For those who have had previous difficulty adhering to the expectations of appropriate medication use or those with actual histories of substance abuse, these measures can be viewed as similar to stepping on the scale at a weight loss meeting or attending a recovery support meeting. These measures can help to render patients accountable for their actions and eliminate any denial that comes with such histories. Failure to disclose the necessary information may lead the clinician to believe that the patient is less than completely trustworthy.
Other Important Documentation Items
The preceding sections mainly focus on the documentation of progress from time to time, visit in, visit out. However, at the outset of opioid therapy, it is also necessary to include some additional items to set the stage for the type of ongoing documentation described previously.

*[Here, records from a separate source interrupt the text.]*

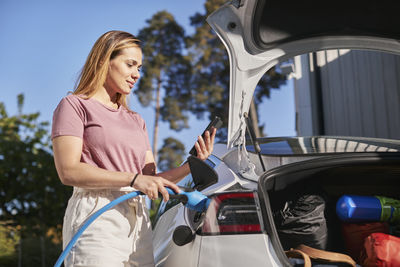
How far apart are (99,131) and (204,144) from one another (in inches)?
20.8

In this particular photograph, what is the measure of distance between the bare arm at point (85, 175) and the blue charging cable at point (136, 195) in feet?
0.26

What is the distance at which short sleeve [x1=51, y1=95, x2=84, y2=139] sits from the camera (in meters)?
1.81

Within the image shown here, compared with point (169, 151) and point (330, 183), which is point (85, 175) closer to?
point (330, 183)

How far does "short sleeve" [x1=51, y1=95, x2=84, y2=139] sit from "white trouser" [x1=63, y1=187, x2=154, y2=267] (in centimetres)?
25

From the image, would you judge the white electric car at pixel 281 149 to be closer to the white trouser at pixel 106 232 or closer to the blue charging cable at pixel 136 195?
the blue charging cable at pixel 136 195

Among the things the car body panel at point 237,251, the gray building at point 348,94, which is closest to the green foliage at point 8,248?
the gray building at point 348,94

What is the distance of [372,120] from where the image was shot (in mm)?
8734

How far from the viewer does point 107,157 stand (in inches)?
76.6

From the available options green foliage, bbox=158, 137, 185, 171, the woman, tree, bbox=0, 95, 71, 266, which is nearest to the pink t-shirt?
the woman

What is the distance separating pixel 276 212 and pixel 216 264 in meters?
0.84

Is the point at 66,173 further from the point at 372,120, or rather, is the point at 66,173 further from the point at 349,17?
the point at 372,120

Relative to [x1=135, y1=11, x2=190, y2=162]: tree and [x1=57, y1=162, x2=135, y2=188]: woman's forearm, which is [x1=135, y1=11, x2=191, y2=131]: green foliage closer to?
[x1=135, y1=11, x2=190, y2=162]: tree

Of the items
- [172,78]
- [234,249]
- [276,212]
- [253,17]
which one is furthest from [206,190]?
[172,78]

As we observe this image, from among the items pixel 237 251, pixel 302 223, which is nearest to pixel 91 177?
pixel 237 251
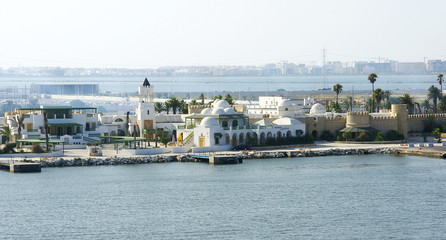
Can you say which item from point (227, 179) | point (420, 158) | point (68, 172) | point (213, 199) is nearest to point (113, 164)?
point (68, 172)

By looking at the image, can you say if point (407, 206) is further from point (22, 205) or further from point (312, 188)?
point (22, 205)

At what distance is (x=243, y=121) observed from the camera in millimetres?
63406

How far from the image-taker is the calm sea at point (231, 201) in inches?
1364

Consistent with established guidelines,4
the clinician and patient should document a mutually agreed upon treatment plan with specific functional goals. Additionally, the rules and expectations of opioid therapy should be discussed and documented, sometimes in the form of a treatment agreement, sometimes in less formal documentation. Some states require that an informed consent be separately signed and made part of the record. A discussion of safe drug storage should also be documented. (See Issues 1
of this series for more information on initiation of chronic opioid therapy and informed consent and opioid management plans.)
In conclusion, as expectations for clinician adherence to standards of care in pain assessment and management become the norm, use of validated tools and efficient, effective processes of care will ensure better outcomes for all.